Una noche empezó a susurrar el viento entre las ramas de los álamos, soplando cada vez con más fuerza hasta que de pronto se puso a llover como si arrojaran cubos de agua desde las alturas. Al cabo de media hora rugía el arroyo. Cutler se acurrucó con Bunch al abrigo de una pequeña tienda apresuradamente montada. Le dominaba una fuerte sensación de ansiedad, como si barruntara una pérdida, una especie de alarmante vacío que no llegaba a comprender. Bunch rezongaba sin dejar de moverse, tratando de ponerse cómodo y de no mojarse al mismo tiempo. La lluvia caía en violentos aguaceros con rachas de truenos, que cesaron antes del amanecer.

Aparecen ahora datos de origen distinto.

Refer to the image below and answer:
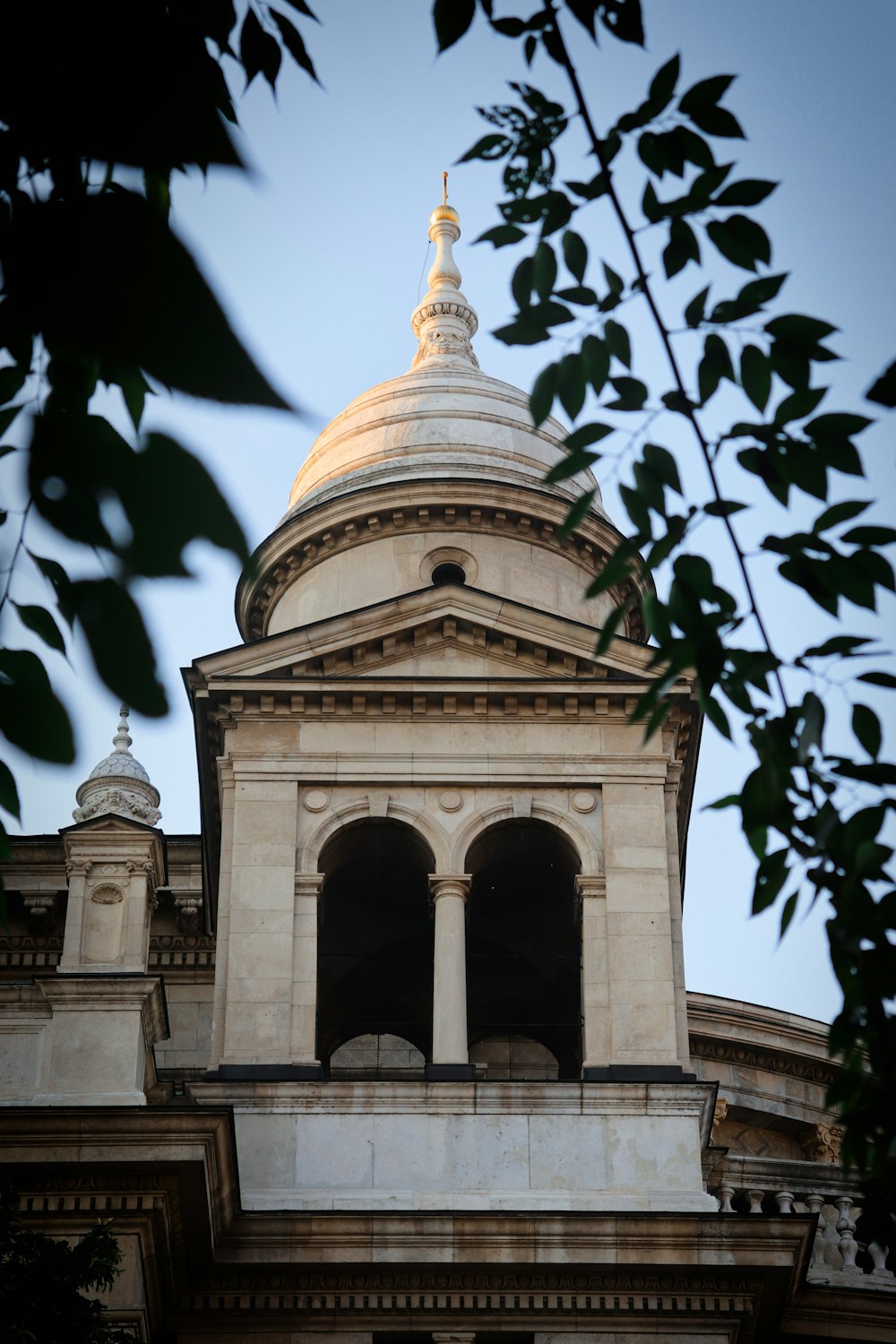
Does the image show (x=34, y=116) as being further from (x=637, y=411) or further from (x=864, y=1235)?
(x=864, y=1235)

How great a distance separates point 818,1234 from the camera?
24750 millimetres

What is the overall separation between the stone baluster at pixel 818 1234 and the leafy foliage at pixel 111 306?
21.6 m

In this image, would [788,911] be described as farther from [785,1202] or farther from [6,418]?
[785,1202]

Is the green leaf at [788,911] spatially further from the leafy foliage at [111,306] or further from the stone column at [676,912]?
the stone column at [676,912]

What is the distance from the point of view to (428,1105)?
74.5 feet

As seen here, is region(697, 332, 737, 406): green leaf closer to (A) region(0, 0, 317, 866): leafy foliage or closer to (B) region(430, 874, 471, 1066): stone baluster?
(A) region(0, 0, 317, 866): leafy foliage

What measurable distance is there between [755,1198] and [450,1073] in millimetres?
4107

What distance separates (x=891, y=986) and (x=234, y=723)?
65.6ft

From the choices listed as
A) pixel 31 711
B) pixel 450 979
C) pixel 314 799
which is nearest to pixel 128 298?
pixel 31 711

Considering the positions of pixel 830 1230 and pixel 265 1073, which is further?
pixel 830 1230

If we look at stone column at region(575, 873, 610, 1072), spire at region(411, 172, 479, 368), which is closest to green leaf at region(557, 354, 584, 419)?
stone column at region(575, 873, 610, 1072)

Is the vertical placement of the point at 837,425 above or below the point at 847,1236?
below

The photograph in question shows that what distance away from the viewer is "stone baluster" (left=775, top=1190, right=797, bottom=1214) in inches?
961

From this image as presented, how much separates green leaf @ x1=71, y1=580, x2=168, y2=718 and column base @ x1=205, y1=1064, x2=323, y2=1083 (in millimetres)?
19977
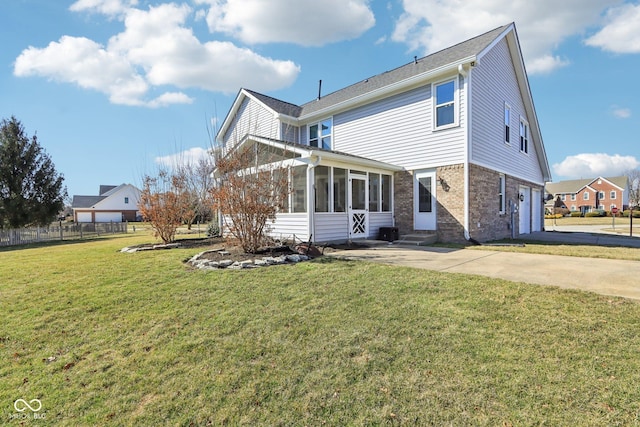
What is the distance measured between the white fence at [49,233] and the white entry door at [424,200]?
21.6 metres

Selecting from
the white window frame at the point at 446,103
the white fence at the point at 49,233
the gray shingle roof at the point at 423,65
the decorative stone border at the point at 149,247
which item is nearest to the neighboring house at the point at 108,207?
the white fence at the point at 49,233

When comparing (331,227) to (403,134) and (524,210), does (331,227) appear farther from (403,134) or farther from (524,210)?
(524,210)

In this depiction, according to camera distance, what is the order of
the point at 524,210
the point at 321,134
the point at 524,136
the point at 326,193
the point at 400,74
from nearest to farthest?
the point at 326,193 < the point at 400,74 < the point at 321,134 < the point at 524,136 < the point at 524,210

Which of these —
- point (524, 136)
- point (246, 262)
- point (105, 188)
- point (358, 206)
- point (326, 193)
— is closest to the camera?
point (246, 262)

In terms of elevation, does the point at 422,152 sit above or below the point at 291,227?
above

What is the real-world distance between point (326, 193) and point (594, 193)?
232 ft

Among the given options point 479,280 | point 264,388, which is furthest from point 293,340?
point 479,280

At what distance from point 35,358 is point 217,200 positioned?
5074 mm

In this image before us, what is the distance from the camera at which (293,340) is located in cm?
362

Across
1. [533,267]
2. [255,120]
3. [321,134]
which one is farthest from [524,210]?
[255,120]

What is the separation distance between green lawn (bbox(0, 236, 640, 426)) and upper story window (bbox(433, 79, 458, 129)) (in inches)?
311

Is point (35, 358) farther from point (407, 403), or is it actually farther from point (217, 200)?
point (217, 200)

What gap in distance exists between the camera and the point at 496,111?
12875 millimetres

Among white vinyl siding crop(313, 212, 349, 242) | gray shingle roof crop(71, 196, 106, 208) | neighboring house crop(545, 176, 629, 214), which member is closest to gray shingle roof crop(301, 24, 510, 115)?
white vinyl siding crop(313, 212, 349, 242)
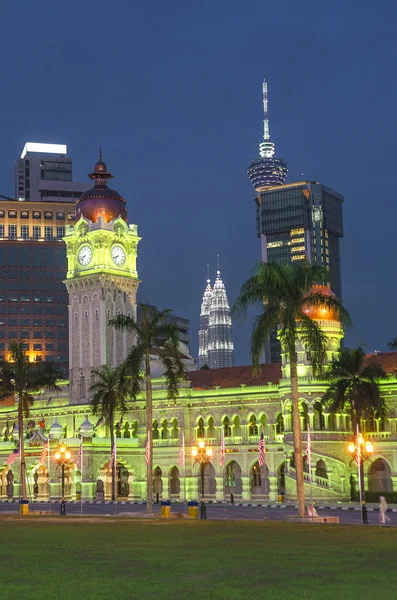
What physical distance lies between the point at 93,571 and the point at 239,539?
39.0ft

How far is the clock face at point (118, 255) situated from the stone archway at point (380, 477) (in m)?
39.6

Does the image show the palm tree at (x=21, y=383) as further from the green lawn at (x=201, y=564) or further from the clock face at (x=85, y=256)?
the green lawn at (x=201, y=564)

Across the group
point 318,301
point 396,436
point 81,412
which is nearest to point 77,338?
point 81,412

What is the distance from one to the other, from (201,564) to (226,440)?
2713 inches

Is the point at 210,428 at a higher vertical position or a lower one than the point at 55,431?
lower

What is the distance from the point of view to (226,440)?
96188 millimetres

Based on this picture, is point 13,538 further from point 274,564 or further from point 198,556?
point 274,564

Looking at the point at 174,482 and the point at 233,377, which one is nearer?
the point at 174,482

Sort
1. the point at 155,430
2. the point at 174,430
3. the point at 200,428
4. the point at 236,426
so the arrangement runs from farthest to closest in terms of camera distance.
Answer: the point at 155,430 → the point at 174,430 → the point at 200,428 → the point at 236,426

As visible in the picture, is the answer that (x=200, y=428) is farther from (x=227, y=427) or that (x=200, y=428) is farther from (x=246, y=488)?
(x=246, y=488)

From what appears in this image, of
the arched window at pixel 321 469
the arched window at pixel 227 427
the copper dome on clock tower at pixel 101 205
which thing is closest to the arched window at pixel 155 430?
the arched window at pixel 227 427

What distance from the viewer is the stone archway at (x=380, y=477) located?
283 ft

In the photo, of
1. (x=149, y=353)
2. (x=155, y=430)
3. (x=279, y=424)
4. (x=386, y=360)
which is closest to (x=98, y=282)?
(x=155, y=430)

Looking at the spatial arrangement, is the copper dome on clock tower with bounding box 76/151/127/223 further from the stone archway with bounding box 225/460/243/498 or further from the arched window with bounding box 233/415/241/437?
the stone archway with bounding box 225/460/243/498
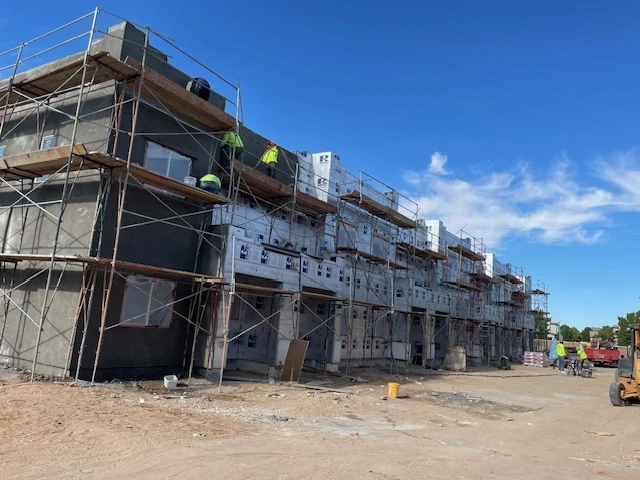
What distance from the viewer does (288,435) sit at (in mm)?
8297

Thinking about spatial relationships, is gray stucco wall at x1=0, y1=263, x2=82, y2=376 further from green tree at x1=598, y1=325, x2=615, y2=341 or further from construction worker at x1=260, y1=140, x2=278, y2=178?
green tree at x1=598, y1=325, x2=615, y2=341

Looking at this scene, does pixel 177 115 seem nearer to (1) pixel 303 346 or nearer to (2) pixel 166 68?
(2) pixel 166 68

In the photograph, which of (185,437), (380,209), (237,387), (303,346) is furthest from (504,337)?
(185,437)

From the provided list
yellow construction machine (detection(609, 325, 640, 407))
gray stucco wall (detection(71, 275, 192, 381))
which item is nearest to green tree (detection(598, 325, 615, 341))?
yellow construction machine (detection(609, 325, 640, 407))

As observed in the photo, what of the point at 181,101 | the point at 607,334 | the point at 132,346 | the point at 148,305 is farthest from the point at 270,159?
the point at 607,334

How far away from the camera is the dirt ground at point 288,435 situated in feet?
20.2

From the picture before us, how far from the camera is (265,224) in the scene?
61.2ft

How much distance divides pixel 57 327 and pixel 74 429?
5.71 m

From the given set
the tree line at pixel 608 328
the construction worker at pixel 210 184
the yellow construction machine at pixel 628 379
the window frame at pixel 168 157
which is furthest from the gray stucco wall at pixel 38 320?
the tree line at pixel 608 328

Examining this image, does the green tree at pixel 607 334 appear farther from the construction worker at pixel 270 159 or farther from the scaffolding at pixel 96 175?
the scaffolding at pixel 96 175

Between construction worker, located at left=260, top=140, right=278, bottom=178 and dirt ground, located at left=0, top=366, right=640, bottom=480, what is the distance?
830 centimetres

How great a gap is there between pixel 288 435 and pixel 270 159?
39.4 feet

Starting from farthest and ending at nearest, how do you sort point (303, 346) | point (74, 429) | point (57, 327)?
point (303, 346)
point (57, 327)
point (74, 429)

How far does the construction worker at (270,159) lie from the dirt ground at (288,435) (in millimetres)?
8298
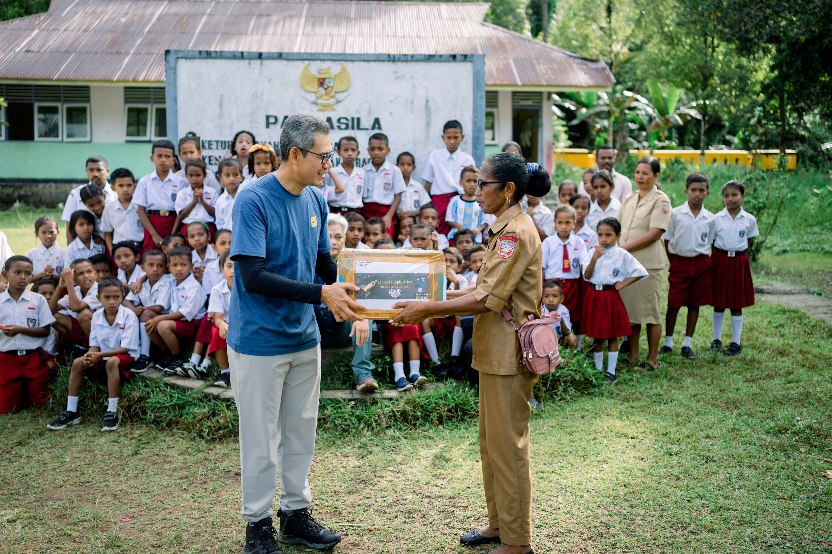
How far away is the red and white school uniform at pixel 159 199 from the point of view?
731 cm

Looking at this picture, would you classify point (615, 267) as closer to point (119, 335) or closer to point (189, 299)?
point (189, 299)

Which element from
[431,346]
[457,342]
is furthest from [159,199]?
[457,342]

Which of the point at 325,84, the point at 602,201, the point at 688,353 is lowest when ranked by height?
the point at 688,353

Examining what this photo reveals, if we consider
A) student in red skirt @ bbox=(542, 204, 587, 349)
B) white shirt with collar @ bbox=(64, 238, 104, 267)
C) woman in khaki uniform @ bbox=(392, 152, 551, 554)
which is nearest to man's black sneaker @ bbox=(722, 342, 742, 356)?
student in red skirt @ bbox=(542, 204, 587, 349)

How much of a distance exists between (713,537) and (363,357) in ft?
9.56

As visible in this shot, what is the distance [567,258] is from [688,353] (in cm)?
152

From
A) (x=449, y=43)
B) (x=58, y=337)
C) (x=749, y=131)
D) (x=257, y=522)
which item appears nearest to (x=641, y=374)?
(x=257, y=522)

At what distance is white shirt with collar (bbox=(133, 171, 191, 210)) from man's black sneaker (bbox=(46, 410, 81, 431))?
208cm

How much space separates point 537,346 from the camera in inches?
145

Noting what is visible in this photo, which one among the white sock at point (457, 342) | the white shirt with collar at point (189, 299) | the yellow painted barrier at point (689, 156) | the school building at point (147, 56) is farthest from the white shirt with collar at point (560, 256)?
the yellow painted barrier at point (689, 156)

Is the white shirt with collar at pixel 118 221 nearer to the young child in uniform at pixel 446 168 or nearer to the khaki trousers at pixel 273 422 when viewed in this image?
the young child in uniform at pixel 446 168

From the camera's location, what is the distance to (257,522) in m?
3.88

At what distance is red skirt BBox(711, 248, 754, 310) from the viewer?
7.49 metres

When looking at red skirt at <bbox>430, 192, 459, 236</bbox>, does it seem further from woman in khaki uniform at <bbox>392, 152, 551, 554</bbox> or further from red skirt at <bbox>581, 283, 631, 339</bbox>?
woman in khaki uniform at <bbox>392, 152, 551, 554</bbox>
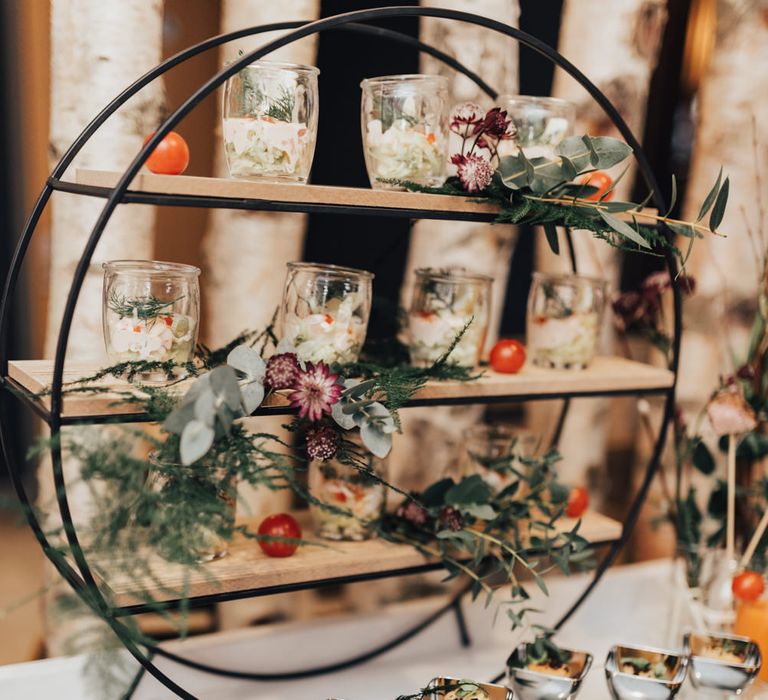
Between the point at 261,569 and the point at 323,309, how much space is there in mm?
400

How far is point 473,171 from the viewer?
4.28ft

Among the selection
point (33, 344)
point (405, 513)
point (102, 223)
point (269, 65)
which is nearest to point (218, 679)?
point (405, 513)

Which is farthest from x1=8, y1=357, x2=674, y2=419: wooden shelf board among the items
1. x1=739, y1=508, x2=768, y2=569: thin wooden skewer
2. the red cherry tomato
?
x1=739, y1=508, x2=768, y2=569: thin wooden skewer

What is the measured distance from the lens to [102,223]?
3.49 ft

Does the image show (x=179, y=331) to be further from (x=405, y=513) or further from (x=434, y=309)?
(x=405, y=513)

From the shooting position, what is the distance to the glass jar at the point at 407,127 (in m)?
1.31

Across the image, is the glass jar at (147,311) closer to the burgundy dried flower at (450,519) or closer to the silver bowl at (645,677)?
the burgundy dried flower at (450,519)

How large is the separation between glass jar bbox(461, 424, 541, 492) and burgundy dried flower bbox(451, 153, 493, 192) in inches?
20.0

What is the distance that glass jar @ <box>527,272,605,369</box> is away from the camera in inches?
61.4

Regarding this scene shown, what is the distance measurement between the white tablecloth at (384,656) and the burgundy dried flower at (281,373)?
620 mm

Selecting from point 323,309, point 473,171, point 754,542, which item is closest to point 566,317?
point 473,171

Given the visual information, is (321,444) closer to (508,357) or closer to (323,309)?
(323,309)

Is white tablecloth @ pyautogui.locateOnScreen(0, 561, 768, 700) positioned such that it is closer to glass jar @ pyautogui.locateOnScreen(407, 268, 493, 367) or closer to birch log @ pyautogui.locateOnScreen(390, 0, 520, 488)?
birch log @ pyautogui.locateOnScreen(390, 0, 520, 488)

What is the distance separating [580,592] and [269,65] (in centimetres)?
134
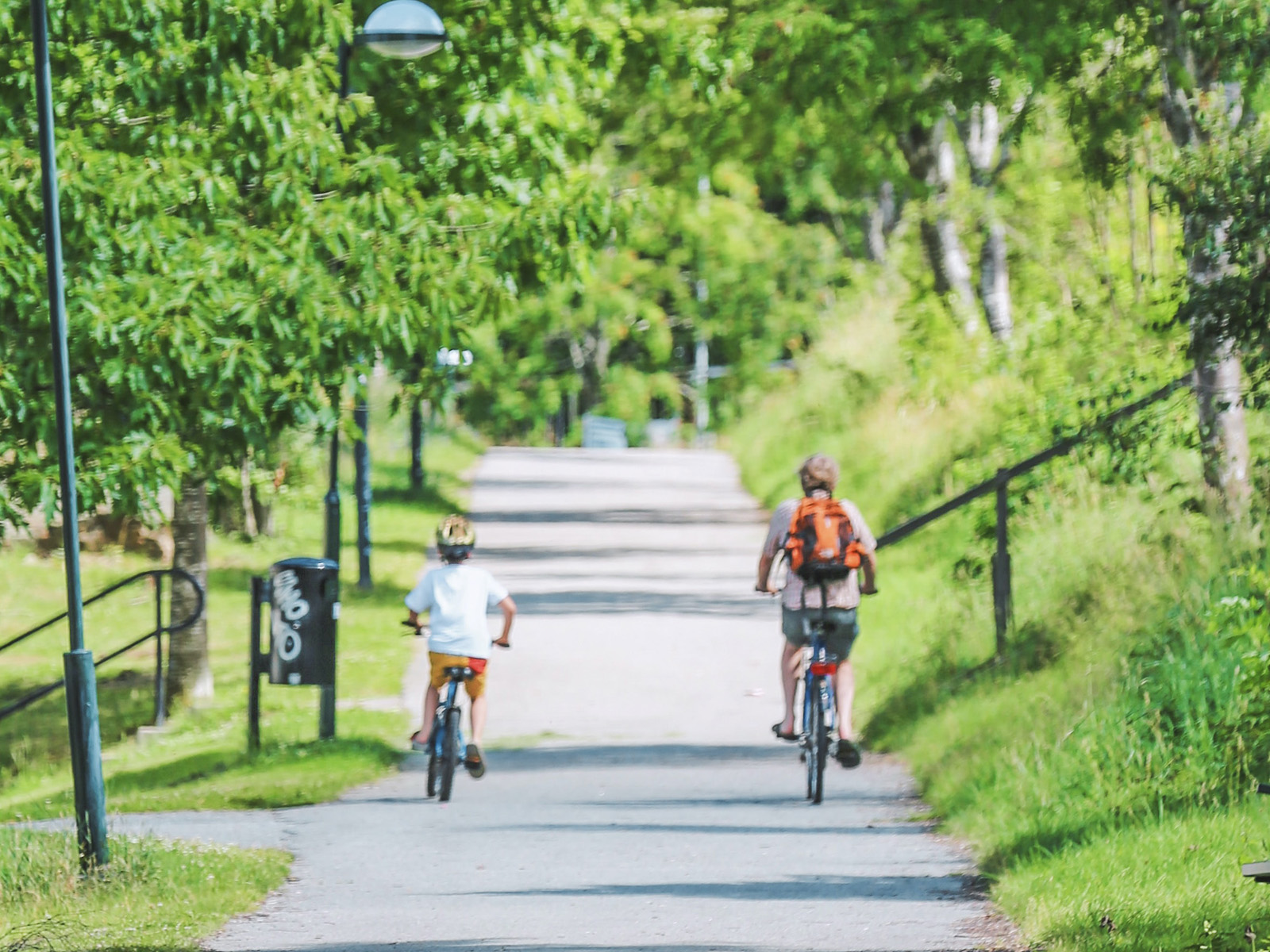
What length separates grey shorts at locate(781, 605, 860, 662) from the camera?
10.2 metres

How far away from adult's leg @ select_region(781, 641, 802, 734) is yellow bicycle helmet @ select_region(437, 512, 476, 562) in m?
1.78

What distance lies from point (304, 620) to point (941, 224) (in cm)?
1349

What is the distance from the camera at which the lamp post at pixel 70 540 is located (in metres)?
7.60

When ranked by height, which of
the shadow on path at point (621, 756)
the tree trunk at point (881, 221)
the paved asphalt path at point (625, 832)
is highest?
the tree trunk at point (881, 221)

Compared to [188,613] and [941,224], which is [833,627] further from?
[941,224]

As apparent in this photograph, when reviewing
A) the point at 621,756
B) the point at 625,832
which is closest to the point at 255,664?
the point at 621,756

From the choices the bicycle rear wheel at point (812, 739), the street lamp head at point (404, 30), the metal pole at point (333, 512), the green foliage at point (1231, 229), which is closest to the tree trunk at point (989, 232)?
the metal pole at point (333, 512)

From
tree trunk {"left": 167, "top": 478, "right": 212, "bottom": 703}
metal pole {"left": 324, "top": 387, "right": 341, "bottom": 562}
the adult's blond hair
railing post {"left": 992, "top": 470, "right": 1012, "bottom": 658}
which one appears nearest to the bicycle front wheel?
the adult's blond hair

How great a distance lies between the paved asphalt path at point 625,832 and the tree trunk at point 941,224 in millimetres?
5573

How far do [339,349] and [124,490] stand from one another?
65.6 inches

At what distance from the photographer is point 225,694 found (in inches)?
→ 595

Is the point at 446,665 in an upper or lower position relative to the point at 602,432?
lower

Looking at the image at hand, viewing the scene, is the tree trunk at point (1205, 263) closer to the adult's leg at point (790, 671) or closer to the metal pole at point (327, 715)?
the adult's leg at point (790, 671)

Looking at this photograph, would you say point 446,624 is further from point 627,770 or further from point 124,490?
point 124,490
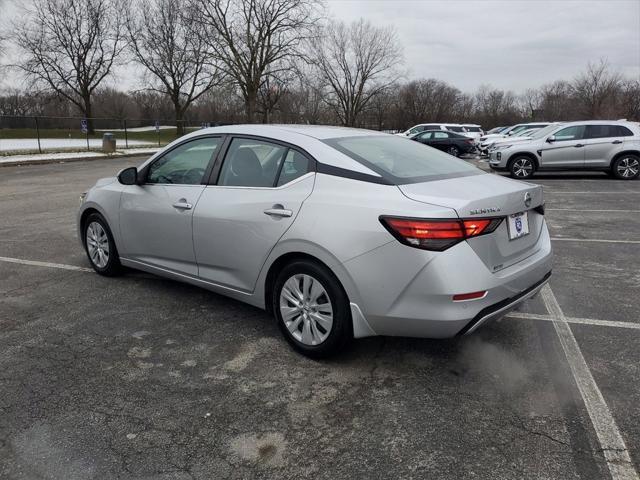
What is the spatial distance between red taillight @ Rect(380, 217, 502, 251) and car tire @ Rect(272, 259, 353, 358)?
0.55 meters

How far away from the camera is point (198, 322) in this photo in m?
4.04

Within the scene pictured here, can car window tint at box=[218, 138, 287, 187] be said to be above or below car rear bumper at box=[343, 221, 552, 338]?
above

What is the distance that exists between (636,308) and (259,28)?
1567 inches

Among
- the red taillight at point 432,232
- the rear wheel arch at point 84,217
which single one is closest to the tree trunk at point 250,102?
the rear wheel arch at point 84,217

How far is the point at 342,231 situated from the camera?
3033 millimetres

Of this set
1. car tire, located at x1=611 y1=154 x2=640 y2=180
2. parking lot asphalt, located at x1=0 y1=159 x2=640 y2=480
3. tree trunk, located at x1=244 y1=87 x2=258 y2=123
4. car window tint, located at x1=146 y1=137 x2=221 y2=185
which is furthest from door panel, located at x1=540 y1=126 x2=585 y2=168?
tree trunk, located at x1=244 y1=87 x2=258 y2=123

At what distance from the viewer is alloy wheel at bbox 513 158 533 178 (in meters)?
14.8

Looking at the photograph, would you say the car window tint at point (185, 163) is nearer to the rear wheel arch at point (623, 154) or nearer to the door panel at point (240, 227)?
the door panel at point (240, 227)

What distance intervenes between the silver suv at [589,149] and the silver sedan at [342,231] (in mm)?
11861

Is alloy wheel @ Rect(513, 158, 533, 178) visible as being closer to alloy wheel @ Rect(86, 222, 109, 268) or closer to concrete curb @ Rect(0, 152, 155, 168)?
alloy wheel @ Rect(86, 222, 109, 268)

Por la mañana, Cutler, Bunch y los exploradores permanecieron junto al henchido y embarrado arroyo, observando la lejana ladera donde habían estado las rancherías sierraverdes más próximas. La estructura de ramas entretejidas seguía en pie, pero la cubierta había desaparecido. No se movían siluetas en la pendiente, tampoco caballos. Enviaron a Lucky a ver si podía encontrar algún sierraverde.
El explorador volvió al campamento alzando las manos vacías. Se habían marchado todos, absolutamente todos. Lucky señaló al sur con la mano.
—¡Muy mala señal! —observó Tazzi con su áspera voz. En español, añadió—: Caballito, hijo del trueno. ¡Trueno habló con Caballito!
Los apaches atendían a diversos temores, a muchas señales y portentos, Cutler lo sabía. Qué fácil sería creer que la tormenta había traído un mensaje. De modo que Caballito no iría esta vez a Bosque Alto, y todo había sido en vano.
—Yo diría que el general te ha dado una orden imposible —dijo filosóficamente Bunch—, mantener a los franjas coloradas en Bosque Alto, cuando ni siquiera vamos a poder conducirlos hasta allí.